An Empirical Study of Security Calibration in Large Language Models for Code

Large Language Models (LLMs) are rapidly transforming software development, yet their use in security-critical contexts raises a key question: do models know when their generated code is insecure? This property, known as calibration, measures whether a model's confidence aligns with the true correctness of its outputs.

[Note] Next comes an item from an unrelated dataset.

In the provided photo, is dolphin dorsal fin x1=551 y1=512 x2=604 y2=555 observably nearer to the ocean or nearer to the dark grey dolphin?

We present the first large-scale empirical study of security calibration in LLM-generated code. We evaluate GPT-4o-mini, Gemini-2.0-Flash, and Qwen3-Coder-Next across multiple temperature settings on two complementary benchmarks: self-contained security tasks and multi-language repository-level contexts. Our results suggest that overconfidence is prevalent across the evaluated LLMs. Functional calibration is consistently worse than security calibration, suggesting that models estimate security outcomes more reliably than functional correctness, potentially because functional correctness depends on complex execution behavior. We also examine whether calibration-guided automated repair can help remediate vulnerabilities in LLM-generated code, finding only limited improvements while frequently introducing functional regressions. Moreover, we study different mitigation strategies for reducing False Trust, where models assign high confidence to vulnerable code. The results show that although architectural gating improves calibration on controlled benchmarks, calibration deteriorates in realistic repository-level settings, increasing the risk of high-confidence vulnerable outputs.